• STATED PROBLEM
Format everything from the line containing "Looking at this" down to the end of the listing as a numbered list, leaving out blank lines.

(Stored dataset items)
·····

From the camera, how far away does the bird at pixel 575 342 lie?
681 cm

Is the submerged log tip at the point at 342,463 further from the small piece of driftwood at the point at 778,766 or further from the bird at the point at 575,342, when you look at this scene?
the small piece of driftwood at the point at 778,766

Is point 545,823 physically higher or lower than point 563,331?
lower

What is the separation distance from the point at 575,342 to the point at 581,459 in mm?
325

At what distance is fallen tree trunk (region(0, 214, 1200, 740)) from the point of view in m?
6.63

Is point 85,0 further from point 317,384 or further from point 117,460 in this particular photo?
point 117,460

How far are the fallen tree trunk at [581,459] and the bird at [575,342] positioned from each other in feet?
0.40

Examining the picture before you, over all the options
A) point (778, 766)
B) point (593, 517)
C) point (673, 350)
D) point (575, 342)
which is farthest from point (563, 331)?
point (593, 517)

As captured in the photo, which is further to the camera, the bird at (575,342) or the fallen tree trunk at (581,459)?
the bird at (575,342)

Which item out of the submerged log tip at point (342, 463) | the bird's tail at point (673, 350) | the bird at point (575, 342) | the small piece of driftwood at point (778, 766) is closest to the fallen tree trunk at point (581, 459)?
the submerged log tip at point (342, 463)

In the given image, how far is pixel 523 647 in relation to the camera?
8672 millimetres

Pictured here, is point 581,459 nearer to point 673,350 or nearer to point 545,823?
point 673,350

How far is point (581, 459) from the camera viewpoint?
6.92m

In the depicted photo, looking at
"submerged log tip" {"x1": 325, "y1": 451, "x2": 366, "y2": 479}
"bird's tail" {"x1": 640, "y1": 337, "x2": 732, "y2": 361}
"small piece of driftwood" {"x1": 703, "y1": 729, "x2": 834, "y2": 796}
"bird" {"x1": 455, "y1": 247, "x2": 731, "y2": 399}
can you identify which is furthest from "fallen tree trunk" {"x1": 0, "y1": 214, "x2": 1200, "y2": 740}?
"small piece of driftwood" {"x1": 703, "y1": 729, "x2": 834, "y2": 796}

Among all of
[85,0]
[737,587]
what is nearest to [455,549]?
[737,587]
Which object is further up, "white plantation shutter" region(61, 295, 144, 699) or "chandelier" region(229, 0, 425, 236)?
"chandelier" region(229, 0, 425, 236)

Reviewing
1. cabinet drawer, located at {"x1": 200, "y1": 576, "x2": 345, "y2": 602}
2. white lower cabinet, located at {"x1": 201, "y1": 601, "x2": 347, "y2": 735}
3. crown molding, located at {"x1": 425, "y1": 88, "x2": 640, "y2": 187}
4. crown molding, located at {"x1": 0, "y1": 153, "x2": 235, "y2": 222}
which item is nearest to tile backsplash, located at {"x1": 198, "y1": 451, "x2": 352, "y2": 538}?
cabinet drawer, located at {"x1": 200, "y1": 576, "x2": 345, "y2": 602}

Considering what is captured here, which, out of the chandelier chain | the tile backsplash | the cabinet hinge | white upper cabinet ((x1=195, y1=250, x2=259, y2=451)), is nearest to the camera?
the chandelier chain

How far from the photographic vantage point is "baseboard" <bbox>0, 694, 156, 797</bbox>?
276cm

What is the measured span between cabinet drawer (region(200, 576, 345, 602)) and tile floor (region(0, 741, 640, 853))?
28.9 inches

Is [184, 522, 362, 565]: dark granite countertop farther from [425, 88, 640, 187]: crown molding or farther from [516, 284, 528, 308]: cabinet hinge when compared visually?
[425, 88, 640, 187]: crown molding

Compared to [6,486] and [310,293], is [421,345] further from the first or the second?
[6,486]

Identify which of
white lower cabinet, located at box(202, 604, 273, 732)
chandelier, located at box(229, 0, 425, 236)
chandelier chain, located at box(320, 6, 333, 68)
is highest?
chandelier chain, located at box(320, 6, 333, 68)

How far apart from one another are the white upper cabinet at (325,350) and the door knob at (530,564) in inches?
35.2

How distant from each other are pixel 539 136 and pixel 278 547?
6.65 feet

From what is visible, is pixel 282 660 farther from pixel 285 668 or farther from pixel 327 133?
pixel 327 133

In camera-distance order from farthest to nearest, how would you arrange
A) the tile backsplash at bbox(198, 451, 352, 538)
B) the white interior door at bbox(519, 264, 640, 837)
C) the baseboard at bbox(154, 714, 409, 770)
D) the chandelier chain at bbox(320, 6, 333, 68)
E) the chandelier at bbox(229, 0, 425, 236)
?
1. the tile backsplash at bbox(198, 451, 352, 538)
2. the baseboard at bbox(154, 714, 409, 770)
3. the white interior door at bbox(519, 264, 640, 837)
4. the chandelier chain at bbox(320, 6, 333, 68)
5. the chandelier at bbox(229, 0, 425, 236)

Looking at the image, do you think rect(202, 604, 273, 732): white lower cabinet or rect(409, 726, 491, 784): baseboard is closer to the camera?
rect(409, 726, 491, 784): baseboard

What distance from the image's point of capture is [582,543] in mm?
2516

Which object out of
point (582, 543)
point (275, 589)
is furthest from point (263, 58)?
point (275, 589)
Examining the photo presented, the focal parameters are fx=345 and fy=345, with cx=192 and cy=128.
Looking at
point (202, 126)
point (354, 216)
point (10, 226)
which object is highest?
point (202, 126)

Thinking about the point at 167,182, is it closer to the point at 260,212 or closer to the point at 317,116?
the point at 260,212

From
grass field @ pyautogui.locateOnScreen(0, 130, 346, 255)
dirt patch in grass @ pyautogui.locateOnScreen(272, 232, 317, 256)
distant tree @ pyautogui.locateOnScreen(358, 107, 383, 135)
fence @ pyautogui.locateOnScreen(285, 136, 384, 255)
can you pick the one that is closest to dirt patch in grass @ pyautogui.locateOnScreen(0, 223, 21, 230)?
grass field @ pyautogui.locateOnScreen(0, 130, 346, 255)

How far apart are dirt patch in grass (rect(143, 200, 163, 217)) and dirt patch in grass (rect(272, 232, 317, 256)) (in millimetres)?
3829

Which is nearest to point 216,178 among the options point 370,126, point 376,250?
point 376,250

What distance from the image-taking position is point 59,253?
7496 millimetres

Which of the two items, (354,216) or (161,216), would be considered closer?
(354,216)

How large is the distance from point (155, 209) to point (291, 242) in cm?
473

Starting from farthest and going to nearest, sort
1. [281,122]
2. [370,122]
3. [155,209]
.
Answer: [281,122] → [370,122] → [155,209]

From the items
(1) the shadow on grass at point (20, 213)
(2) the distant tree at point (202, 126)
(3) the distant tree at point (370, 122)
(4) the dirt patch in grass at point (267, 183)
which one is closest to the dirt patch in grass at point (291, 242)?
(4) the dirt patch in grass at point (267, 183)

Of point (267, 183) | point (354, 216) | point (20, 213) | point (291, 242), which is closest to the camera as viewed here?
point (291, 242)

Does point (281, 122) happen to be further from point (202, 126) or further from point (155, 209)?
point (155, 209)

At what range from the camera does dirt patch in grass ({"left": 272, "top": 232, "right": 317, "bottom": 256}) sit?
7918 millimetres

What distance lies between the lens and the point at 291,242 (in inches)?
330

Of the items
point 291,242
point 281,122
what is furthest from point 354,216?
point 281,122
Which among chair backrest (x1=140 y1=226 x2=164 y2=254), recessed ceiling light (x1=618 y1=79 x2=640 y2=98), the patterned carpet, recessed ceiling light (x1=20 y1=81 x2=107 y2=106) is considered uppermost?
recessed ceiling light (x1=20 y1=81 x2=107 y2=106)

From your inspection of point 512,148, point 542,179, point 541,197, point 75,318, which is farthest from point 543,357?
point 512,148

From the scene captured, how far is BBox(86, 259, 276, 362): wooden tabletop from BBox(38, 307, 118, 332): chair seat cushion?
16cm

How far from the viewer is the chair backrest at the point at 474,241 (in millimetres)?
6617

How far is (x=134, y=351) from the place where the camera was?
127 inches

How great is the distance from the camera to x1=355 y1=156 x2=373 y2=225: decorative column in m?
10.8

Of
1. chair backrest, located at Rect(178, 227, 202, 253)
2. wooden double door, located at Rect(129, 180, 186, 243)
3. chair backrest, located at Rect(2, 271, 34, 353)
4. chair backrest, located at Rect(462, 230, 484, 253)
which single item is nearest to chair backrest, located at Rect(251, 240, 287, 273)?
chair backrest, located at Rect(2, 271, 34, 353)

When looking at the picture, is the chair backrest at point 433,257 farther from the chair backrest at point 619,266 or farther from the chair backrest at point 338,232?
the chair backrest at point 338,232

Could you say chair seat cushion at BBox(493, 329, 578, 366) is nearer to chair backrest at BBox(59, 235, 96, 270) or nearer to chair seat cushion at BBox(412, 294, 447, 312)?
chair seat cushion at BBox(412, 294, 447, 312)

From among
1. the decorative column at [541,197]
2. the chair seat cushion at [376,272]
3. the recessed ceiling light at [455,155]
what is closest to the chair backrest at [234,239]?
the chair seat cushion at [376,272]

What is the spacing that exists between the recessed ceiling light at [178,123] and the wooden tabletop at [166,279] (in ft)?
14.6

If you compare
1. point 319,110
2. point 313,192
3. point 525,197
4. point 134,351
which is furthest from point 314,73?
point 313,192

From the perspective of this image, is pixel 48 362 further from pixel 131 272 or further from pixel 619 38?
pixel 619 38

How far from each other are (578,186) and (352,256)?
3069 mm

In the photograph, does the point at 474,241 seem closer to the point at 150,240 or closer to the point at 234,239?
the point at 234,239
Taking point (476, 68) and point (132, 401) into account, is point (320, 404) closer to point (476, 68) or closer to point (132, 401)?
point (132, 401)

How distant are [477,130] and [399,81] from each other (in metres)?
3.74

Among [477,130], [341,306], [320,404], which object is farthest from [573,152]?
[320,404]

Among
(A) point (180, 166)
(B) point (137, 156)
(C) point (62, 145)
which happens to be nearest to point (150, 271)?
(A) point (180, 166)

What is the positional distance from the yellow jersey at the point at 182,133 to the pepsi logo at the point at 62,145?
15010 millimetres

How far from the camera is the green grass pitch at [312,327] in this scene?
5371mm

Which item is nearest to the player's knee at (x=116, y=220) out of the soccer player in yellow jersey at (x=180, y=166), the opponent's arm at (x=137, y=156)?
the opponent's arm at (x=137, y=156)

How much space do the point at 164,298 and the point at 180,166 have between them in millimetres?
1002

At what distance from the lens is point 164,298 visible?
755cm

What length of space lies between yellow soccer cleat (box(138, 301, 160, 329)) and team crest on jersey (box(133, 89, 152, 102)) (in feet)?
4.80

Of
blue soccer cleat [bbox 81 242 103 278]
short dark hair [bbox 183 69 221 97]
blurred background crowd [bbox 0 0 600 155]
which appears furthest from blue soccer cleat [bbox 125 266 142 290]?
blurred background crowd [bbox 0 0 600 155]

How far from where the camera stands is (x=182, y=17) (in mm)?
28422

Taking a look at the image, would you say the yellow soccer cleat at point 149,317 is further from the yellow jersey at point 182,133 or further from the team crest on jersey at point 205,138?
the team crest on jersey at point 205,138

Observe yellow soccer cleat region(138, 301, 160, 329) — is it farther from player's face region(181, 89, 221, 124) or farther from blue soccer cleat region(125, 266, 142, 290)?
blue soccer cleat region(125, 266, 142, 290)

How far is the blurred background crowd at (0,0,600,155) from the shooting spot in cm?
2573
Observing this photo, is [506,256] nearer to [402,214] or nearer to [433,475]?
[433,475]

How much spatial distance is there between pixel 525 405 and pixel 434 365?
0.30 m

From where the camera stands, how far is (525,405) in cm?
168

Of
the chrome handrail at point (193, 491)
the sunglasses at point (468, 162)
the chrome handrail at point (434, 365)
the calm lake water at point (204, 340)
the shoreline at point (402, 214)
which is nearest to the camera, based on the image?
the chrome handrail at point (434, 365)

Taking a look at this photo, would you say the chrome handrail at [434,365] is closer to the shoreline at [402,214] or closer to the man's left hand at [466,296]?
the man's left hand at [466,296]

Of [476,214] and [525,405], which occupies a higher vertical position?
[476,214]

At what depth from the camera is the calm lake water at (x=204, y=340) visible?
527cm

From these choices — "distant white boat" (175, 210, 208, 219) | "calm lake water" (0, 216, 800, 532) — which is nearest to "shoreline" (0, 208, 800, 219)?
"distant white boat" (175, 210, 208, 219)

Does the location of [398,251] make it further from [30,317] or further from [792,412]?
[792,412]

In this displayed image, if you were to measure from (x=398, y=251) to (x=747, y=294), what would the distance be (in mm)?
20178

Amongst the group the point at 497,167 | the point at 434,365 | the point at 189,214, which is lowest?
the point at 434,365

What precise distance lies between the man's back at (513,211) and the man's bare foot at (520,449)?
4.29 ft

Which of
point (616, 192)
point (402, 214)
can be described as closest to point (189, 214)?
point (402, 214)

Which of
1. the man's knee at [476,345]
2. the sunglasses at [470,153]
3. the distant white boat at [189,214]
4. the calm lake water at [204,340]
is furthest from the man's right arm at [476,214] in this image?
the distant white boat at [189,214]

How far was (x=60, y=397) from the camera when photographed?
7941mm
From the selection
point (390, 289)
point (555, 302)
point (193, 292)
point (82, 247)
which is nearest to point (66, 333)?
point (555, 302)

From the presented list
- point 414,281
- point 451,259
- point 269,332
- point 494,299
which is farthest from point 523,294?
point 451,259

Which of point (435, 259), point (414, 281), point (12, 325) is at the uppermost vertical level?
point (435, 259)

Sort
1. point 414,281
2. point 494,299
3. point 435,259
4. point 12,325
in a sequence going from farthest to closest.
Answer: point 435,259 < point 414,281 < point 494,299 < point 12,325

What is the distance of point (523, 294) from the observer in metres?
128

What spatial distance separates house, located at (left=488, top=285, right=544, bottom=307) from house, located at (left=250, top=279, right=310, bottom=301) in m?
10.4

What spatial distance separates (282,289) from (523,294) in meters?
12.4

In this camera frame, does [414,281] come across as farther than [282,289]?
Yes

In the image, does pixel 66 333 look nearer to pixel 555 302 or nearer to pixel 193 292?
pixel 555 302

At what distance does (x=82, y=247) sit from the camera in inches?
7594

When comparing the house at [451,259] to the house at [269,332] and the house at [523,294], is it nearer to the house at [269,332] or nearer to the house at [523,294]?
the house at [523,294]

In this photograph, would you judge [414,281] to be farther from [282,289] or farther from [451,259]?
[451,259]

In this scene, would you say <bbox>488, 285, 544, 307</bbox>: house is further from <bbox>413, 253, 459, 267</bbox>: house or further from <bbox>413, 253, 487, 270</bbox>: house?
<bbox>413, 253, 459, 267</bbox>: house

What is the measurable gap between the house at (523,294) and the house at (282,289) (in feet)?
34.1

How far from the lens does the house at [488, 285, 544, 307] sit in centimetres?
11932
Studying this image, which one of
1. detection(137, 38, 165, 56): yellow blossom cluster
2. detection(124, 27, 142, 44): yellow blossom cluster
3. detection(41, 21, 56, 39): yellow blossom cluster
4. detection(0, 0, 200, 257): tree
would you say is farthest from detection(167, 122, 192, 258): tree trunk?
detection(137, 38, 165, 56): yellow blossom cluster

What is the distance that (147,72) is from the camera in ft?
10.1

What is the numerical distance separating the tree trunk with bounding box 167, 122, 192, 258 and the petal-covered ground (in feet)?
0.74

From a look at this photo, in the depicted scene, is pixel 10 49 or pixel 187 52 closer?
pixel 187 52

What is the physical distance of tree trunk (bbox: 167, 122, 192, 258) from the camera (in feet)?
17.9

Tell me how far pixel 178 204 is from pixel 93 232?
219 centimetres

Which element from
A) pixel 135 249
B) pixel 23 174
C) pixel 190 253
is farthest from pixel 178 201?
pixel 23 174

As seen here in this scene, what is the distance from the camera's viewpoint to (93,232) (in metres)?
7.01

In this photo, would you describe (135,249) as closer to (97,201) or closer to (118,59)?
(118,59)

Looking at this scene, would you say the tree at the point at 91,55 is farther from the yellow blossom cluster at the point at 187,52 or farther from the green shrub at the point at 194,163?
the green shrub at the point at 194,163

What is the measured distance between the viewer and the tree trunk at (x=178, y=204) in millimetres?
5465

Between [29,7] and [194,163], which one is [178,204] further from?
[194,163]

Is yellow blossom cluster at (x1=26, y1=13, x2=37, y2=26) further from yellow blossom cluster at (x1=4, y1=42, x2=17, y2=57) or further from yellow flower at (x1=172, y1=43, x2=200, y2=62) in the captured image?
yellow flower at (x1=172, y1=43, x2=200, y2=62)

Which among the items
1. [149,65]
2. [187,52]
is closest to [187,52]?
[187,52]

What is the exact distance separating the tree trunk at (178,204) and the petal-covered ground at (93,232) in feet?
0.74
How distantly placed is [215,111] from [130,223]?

·····

• THE RESPONSE
1. Looking at this scene, would you say the tree at the point at 91,55 is farther from the yellow blossom cluster at the point at 187,52 or farther from the green shrub at the point at 194,163?
2. the green shrub at the point at 194,163
3. What is the measured distance between the viewer and the tree trunk at (x=178, y=204) in millimetres?
4. 5465
5. Between [29,7] and [194,163], which one is [178,204] further from?
6. [194,163]
7. Is yellow blossom cluster at (x1=26, y1=13, x2=37, y2=26) further from yellow blossom cluster at (x1=4, y1=42, x2=17, y2=57) or further from yellow flower at (x1=172, y1=43, x2=200, y2=62) in the captured image?
8. yellow flower at (x1=172, y1=43, x2=200, y2=62)
9. Which among the items
10. 1. [149,65]
11. 2. [187,52]
12. is closest to [187,52]?
13. [187,52]
14. What is the exact distance separating the tree trunk at (178,204) and the petal-covered ground at (93,232) in feet?
15. 0.74
16. How distantly placed is [215,111] from [130,223]?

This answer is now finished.